DIRECTIVE -
Continue the passage on the State Bank of Pakistan's discount rate cut, picking up after its final sentence.

The SBP report for H1-FY19 does acknowledge that "firms heavily utilized Libor-based foreign currency (FE-25) loans and relied on less expensive rupee denominated loans as well as concessional facility of SBP (EFS)." And it added that "the financial position of non-exporting sectors remained generally weak. In H1-FY19, the firms had leveraged excessively to address their cash flow constraints emanating from inventory build-ups and higher raw material and operational costs."
The question is whether the MPC's decision to reduce the discount rate to 9 percent, still high by international standards, is appropriate though perhaps tellingly it's close to what is being followed by Turkey (9.75 percent) and Egypt (9.25 percent)? The MPC in its statement dated 16 April once again cited IMF projections (world economy expected to contract by 3 percent in 2020), Google's Mobility Report suggesting that there was a significant slowdown in most part of the economy in recent weeks and CPI March and SPI in April showing a marked reduction in inflation momentum as the rationale for a decline in the discount rate.
The forgoing shows the persistence of two elements in the decision to set the discount rate by the MPC: (i) the discount rate would remain linked to headline inflation. This decision has been openly criticised not only by previous SBP governors as well as the business community and independent economists. All critics urged the MPC to restore the linkage between core inflation and discount rate (rather than the post-May 2019 policy decision to link headline inflation to the discount rate) arguing that headline inflation which includes items like petroleum and products, as well as energy that are not a function of the discount rate; and (ii) the 9 percent rate as per the MPC statement "reduces forward looking real interest rates (defined as the policy rate less expected inflation) to around zero which is about the middle of the range across most emerging markets." The claim that this would cushion the impact on growth and employment including easing borrowing costs and debt service burden of households (extremely limited in Pakistan) and firms is unlikely as noted in the SBP half-yearly report cited above.

INFORMATION SUPPLIED -
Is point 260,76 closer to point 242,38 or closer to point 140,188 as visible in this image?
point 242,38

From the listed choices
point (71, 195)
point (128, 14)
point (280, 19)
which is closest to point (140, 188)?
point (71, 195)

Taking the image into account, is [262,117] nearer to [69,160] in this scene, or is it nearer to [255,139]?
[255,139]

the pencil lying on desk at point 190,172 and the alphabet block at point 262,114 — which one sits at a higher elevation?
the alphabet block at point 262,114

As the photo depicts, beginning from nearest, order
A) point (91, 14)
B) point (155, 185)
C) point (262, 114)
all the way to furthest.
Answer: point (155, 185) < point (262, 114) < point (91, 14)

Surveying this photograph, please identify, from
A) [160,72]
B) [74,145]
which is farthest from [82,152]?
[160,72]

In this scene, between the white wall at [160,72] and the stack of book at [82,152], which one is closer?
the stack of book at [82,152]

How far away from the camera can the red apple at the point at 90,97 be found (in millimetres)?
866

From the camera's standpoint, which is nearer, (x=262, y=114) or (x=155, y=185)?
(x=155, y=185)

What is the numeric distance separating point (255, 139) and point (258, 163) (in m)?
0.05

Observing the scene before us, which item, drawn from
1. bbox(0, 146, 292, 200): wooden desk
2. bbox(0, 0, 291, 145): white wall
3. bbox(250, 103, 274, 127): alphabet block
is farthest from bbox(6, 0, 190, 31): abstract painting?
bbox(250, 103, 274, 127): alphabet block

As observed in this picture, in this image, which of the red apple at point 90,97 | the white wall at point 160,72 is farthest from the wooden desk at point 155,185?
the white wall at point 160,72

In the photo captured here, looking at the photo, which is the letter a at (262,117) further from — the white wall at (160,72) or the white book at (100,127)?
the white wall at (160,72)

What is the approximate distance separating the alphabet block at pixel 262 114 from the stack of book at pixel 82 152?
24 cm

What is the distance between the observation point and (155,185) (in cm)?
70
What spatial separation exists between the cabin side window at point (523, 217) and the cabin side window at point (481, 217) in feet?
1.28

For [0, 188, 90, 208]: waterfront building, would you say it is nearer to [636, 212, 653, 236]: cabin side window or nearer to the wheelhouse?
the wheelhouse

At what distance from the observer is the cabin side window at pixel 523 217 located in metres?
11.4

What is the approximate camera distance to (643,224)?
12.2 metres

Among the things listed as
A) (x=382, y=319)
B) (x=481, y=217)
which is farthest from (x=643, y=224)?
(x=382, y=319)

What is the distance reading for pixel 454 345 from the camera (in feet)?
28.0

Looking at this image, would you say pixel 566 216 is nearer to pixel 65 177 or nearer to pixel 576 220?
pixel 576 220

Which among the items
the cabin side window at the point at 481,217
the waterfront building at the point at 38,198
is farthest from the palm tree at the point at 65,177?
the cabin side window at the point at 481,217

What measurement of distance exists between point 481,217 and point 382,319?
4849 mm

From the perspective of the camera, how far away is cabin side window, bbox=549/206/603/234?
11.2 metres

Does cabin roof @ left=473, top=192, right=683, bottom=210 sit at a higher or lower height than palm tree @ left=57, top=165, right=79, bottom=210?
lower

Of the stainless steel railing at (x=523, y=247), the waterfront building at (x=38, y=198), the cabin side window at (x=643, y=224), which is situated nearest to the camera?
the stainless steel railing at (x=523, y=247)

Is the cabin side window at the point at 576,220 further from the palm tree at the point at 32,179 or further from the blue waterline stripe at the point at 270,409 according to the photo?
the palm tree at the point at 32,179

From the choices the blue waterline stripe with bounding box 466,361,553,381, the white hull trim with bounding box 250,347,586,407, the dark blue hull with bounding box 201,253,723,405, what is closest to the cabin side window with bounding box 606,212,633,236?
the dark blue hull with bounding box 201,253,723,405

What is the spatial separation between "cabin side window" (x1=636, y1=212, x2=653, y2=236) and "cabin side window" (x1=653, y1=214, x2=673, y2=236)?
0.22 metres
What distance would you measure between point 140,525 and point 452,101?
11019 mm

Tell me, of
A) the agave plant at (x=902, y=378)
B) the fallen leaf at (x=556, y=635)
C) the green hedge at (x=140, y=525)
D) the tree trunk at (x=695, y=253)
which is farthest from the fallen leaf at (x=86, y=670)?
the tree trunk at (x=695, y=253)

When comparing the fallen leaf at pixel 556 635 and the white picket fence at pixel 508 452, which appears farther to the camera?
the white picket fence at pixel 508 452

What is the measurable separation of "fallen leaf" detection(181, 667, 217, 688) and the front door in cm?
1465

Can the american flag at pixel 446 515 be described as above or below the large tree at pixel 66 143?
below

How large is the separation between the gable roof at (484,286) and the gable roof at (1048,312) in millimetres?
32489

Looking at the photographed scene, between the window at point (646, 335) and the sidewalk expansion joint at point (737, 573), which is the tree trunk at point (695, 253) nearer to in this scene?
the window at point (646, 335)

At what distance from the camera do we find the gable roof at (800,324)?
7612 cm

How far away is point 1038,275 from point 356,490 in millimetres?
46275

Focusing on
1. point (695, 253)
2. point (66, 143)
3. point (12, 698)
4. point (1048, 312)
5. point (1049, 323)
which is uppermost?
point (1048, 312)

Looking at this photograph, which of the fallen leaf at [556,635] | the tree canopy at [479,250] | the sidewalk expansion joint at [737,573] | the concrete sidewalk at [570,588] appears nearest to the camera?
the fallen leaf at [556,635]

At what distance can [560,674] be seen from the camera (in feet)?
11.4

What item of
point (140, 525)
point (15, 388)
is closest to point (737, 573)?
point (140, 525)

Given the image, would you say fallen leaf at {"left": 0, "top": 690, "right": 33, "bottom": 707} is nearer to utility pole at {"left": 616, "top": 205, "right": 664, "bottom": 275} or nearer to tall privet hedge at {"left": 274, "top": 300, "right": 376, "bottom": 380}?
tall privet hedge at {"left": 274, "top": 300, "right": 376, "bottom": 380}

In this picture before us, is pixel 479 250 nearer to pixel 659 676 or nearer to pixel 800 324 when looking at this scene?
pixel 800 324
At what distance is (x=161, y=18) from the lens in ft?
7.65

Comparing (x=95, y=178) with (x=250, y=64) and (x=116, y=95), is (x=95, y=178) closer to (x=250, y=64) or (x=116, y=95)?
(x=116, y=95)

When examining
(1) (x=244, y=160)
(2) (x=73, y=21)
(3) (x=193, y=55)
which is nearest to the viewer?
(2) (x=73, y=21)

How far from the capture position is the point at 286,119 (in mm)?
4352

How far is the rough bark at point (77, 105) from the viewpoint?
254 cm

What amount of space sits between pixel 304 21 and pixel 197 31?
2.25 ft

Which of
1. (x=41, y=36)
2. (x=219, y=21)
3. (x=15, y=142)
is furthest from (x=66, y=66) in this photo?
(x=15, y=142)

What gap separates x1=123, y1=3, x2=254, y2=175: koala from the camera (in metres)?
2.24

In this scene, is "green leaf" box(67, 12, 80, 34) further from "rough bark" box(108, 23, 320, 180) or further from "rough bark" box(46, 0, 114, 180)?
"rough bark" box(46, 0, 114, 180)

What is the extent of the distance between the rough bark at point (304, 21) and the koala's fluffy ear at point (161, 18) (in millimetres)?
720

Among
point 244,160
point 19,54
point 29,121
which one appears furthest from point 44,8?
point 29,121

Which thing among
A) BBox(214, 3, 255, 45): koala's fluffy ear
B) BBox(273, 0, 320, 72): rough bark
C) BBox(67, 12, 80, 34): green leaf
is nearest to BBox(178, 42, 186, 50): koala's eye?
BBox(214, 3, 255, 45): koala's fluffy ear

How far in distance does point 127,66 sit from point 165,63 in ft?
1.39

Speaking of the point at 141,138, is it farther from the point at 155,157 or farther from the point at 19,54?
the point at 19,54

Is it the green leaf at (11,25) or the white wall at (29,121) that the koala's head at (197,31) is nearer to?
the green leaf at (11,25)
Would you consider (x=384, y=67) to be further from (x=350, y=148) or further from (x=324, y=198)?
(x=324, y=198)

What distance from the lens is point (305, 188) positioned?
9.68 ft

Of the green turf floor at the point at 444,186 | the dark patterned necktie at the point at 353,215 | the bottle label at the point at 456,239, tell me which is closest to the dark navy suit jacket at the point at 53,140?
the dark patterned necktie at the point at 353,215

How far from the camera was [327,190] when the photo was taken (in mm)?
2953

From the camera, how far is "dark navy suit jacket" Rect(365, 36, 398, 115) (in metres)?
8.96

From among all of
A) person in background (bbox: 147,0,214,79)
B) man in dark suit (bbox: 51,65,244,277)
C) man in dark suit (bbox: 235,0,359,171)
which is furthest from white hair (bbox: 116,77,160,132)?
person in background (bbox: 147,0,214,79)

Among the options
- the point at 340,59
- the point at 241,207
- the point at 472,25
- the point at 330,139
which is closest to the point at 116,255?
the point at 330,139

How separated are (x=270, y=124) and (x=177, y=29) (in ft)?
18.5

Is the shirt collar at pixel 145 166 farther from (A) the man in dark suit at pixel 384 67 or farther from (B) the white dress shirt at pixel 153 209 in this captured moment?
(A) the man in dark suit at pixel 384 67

EXERCISE RESPONSE -
The reduction in the rate is unlikely to provide the impetus to private sector that is necessary to fuel growth enough to generate output and provide jobs and there is no doubt that the clamour to further reduce the rate and link it to core inflation would gather momentum. The fiscal space created would enable the government to spend more on relief activities; however, that would be subject to the rupee-dollar parity. In the event that it worsens repayment in dollar terms would rise and the pressure on the rupee may resurface in weeks and months to come.